Der Abhängigkeit zuvorkommen |
Laut dem »Jahrbuch Sucht 2020« der Deutschen Hauptstelle für Suchtfragen e.V. (DHS) sind zwischen 1,5 und 1,9 Millionen Menschen in Deutschland abhängig von Medikamenten, die meisten von Benzodiazepinen. Mehr als eine Million lebt in einer Grauzone des Missbrauchs. Am Anfang steht meist Sorglosigkeit, die zu einer zunächst unbewussten Fehlanwendung führt, sich in anhaltendem Missbrauch fortsetzt und schließlich einer psychischen und physischen Toleranz den Weg bereitet.
Zwei Drittel aller Medikamente mit Suchtpotenzial werden von Frauen eingenommen. Weibliche Sucht hat ein anderes Gesicht als männliche. Während Männer eher durch Versagensängste oder bei dem Bestreben, aggressive Impulse unter Kontrolle zu bringen, in eine Abhängigkeit geraten, setzt das »Immer-funktionieren-müssen« viele Frauen unter Druck. Sie fühlen sich oft besonders verantwortlich für soziale Beziehungen in der Familie, aber auch im Beruf.
Weitaus am häufigsten sind es Benzodiazepine, von denen Menschen abhängig werden. Derzeit erfüllen etwa 1,2 Millionen die Kriterien einer Abhängigkeit von dieser Substanzklasse, überwiegend Frauen.
Nach wie vor zählen Benzodiazepine zu den am häufigsten eingesetzten Psychopharmaka. Da sie kaum toxisch wirken, werden sie als Antiepileptika, Hypnotika und Anxiolytika, aber auch in der Behandlung eines Entzugs oder Delirs angewandt (siehe Titelbeitrag in PZ 45/2019).
Obwohl Benzodiazepine als Beruhigungs- und Schlafmittel nur kurzfristig gegeben werden sollten, nehmen manche Patienten die Medikamente oft lange ein, meist allerdings, ohne die Dosis zu steigern. Bereits nach vier bis acht Wochen kann sich eine »Low-Dose-Abhängigkeit« entwickeln. Neben den klassischen Benzodiazepinen sind es auch die sogenannten Z-Substanzen, die zur Abhängigkeit führen können.

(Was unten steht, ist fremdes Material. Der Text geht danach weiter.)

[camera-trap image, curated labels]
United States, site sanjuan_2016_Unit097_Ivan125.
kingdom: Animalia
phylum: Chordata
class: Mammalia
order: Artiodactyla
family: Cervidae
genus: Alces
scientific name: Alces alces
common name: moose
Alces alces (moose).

Benzodiazepine als langjährige Begleiter: Viele ältere Menschen haben eine Low-Dose-Abhängigkeit entwickelt. / Foto: Shutterstock/Matt Antonino
»Einer schleichend beginnenden Abhängigkeit entgegenzuwirken, erfordert von den Angehörigen der Heilberufe Wachsamkeit und Fingerspitzengefühl«, erklärt Apotheker Dr. Ernst Pallenbach im Gespräch mit der PZ. Der Vorsitzende des Arbeitskreises Sucht der Landesapothekerkammer Baden-Württemberg und Beauftragte für Suchtprävention appelliert an die Apotheker, zunächst den Nutzen der Medikamente in den Vordergrund zu stellen. Erst danach sollten die Risiken erläutert und gezielte Ratschläge gegeben werden.
Pallenbach riet zu einer schleichenden Dosisreduktion, die dem Patienten in Zusammenarbeit mit dem verantwortlichen Arzt vermittelt werden soll. Es sei wichtig, den Patienten zu beraten, ohne Angst zu schüren und Misstrauen gegenüber dem behandelnden Arzt zu sähen, hob der Apotheker hervor.
Apothekenpflichtige Antihistaminika wie Doxylaminsuccinat und Diphenhydramin werden in der Selbstmedikation häufig nachgefragt. Doch auch hier sind Missbrauch und Abhängigkeit beschrieben. Hier könnte sich die Lage bald ändern, denn der Sachverständigenausschuss für Verschreibungspflicht hat sich im Januar 2020 dafür ausgesprochen, Diphenhydramin und Doxylamin zur Behandlung von Schlafstörungen bei Senioren ab dem 65. Lebensjahr der Verschreibungspflicht zu unterstellen.
»Apotheker sind nach der Apothekenbetriebsordnung verpflichtet, bei einem begründeten Verdacht auf Missbrauch eines Medikaments die Abgabe zu verweigern«, mahnt Pallenbach.